Wide receiver Kevin White, No. 7-overall pick of the 2015 draft, who has just 5 starts, 21 catches and three broken bones in three years to show for his three NFL seasons. If there is anything encouraging it is that White has averaged 4 catches per game, respectable for someone who missed their entire rookie season; and… .

Linebacker Leonard Floyd, No. 9-overall pick of the 2016 draft, who missed games at three different times in his rookie season, which ended with a concussion in game 15, and went on IR this season and missed the final six games with a knee injury. “I’m doing good,” Floyd said on Monday. “I’ve got a good rehab process planned out. I plan on sticking to it and getting back.”

Pace now will be drafting in the top 10 (he traded up from 11 to 9 to grab Floyd) for the fourth straight year. This guarantees and means nothing in terms of talent acquisition, except that there hasn’t been enough of it. The Detroit Lions had top-10 picks for six straight years (2002-07), six years amid a run of 10 straight seasons with losing records.

High-dollar mistakes

Curiously, Pace has enjoyed more success in his three drafts than in his three years of work in free agency, even though his background is more on the pro-personnel side. “It’s not a business where there is a 90-percent success rate,” Phillips said, mentioning 60 percent as perhaps a more realistic standard.

On Pace’s watch, the Bears have committed tens of millions of dollars on free agents who, for reasons of age, simple performance, injury, fit or whatever, failed to deliver play levels even remotely close to value for the money. Foremost among them and their (guarantees):

Marcus Cooper, CB ($8 million) – opening-day starter, injured, lost starting job, notable for slowing down short of end zone vs.

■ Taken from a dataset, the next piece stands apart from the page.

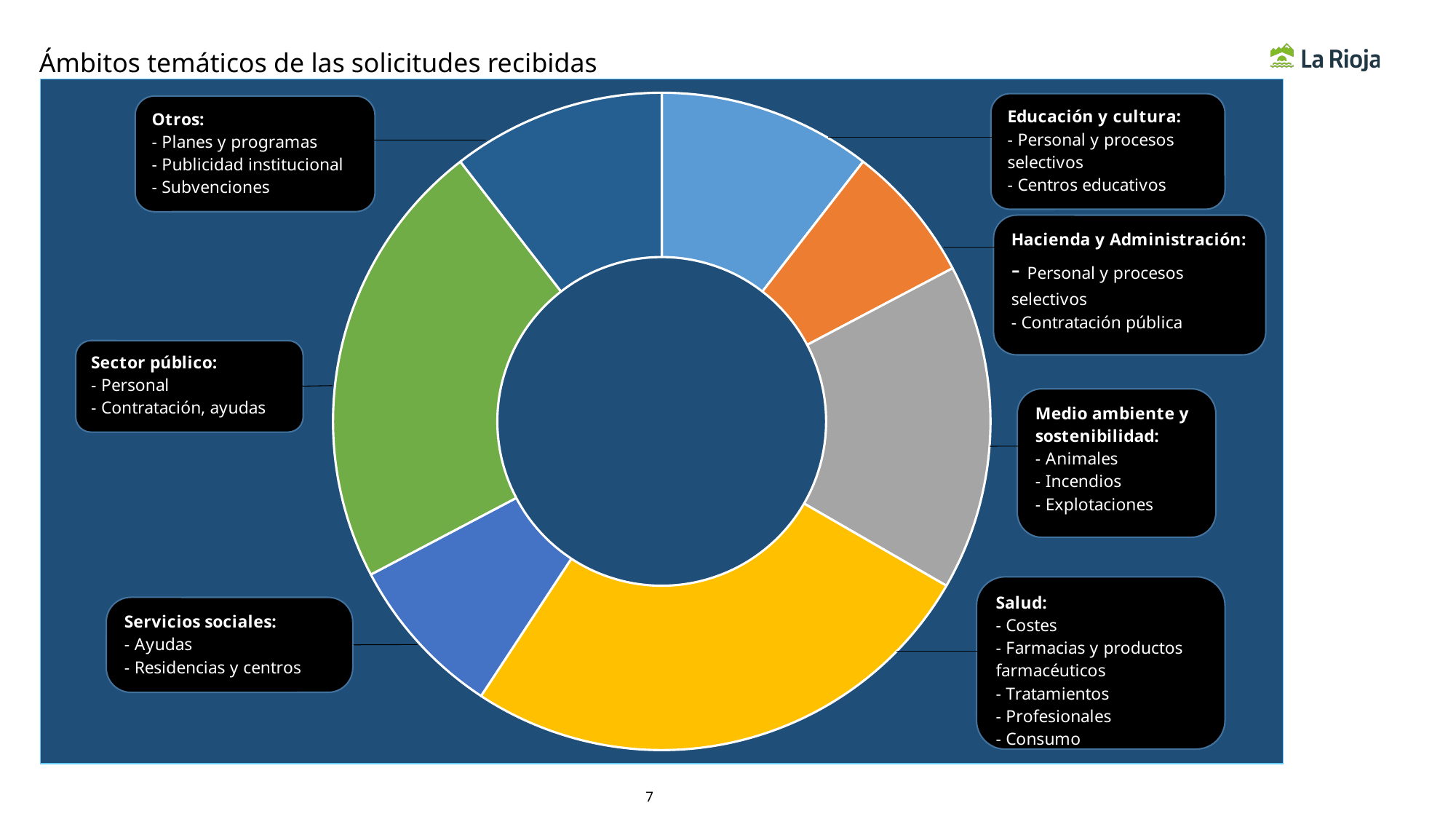
Which segment is larger, Sector público or Servicios sociales? Sector público What colour is the Salud segment of the chart? Yellow Which category has the largest segment in the chart? Salud What is the title of the slide containing the chart? Ámbitos temáticos de las solicitudes recibidas How many thematic categories (segments) does the chart show? 7 Which segment is larger, Salud or Educación y cultura? Salud Which segment is larger, Sector público or Medio ambiente y sostenibilidad? Sector público What kind of chart is shown on the slide? Pie chart (donut)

Pittsburgh and being overtaken.

Mike Glennon, QB ($18.5 million) – former Tampa Bay backup, lost starting job after four games, never took another ’17 snap. “With the quarterback position, I have no regrets in us being aggressive in attacking that position; it’s that important,” Pace said. “We all felt confident in Mike and sometimes in our business, things don’t work out. There’s a lot of factors involved. But fortunately for us, being aggressive at that position, in essence we took two swings.”

Pernell McPhee, OLB ($15.5 million) – No. 1 UFA target in ’15, impact player but could not get beyond knee, shoulder injuries, started just 17 games, 14 total sacks in 3 seasons.

Antrel Rolle, S ($4.9 million) – started 7 games, zero INT’s, 1 pass defensed, swore revenge on Bears after 2016 release but no one signed him.

Dion Sims, TE ($10 million) – 15 receptions, 180 yards and 1 TD in 14 starts; roster decision in Mar. when $4 million of $6 million ’18 base becomes guaranteed.

Pace and lead negotiator Joey Laine have been credited for doing a number of one-year, “prove it” deals (e.g., CB Prince Amukamara, K Connor Barth, DL John Jenkins, WR Kendall Wright). But if the best thing you can say about a contract is that it is relatively easy to get out of, the inescapable conclusion also is that you have not done that deal with anyone who qualifies as a building block for your franchise.

“Free agency is high risk and we understand that,” Pace said. “As we continue to build more through the draft, we can become more selective in free agency.”